Brompton cocktail, sometimes called Brompton mixture or Brompton's cocktail, was an elixir meant for use as a pain suppressant dosed for prophylaxis. Made from morphine or diacetylmorphine (heroin), cocaine, highly-pure ethyl alcohol (some recipes specify gin), and sometimes with chlorpromazine (Thorazine) to counteract nausea, it was given to terminally-ill individuals (especially cancer patients) to relieve pain and promote sociability near death. A common formulation included "a variable amount of morphine, 10 mg of cocaine, 2.5 mL of 98% ethyl alcohol, 5 mL of syrup BP and a variable amount of chloroform water." Brompton's cocktail is now considered obsolete.
The original idea for an oral mixture of morphine and cocaine helping patients in agony with advanced disease is credited to surgeon Herbert Snow in 1896. The Brompton cocktail is named after the Royal Brompton Hospital in London, England, where the formulation of this mixture was standardized in the late 1920s for patients with cancer. While its use has been rare in the 21st century, it is not entirely unheard of today. It was far more common in the late 19th and early 20th centuries.

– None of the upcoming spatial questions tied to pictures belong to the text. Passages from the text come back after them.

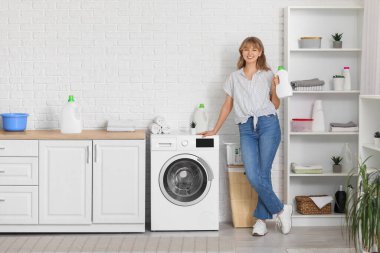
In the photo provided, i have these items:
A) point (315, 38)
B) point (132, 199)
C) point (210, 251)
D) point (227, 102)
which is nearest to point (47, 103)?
point (132, 199)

Some specifications for variants of Brompton cocktail call for methadone, hydromorphone, diamorphine (heroin), or other strong opioids in the place of morphine; diphenhydramine or tincture of cannabis in place of the chlorpromazine; and/or methamphetamine, amphetamine, dextroamphetamine, co-phenylcaine (lidocaine and phenylephrine hydrochloride), methylphenidate, or other stimulants in the place of cocaine. The original recipe for Brompton cocktail also calls for chloroform, cherry syrup to help mask the bitter taste of some of the components, and distilled water in some quantity to dilute the chloroform (hence, chloroform water) and/or to add volume to allow for more precise titration of doses.
Synergy among constituents
While each of the ingredients combat pain and other problems that occur with it in those who may be nauseated from effects of chemotherapy, radiation, and/or high and escalating doses of morphine (which can also cause somnolence or sleepiness, hence the stimulant), it is also anecdotally acknowledged that the whole is greater than the sum of its parts with the various active ingredients all potentiating the morphine or other opioid in their own ways. The synergy between opioid analgesics and centrally-acting stimulants is widely reported and commonly used: for example, the caffeine content of many codeine-based pain relievers, and prescription of dextroamphetamine or methylphenidate to patients on high doses of opioids both to combat the somnolence from the painkillers and to boost their pain-killing ability. However, a 1979 study in the Canadian Medical Association Journal found no statistically significant advantage in pain suppression, confusion, nausea, or drowsiness to the Brompton mixture versus a solution of morphine.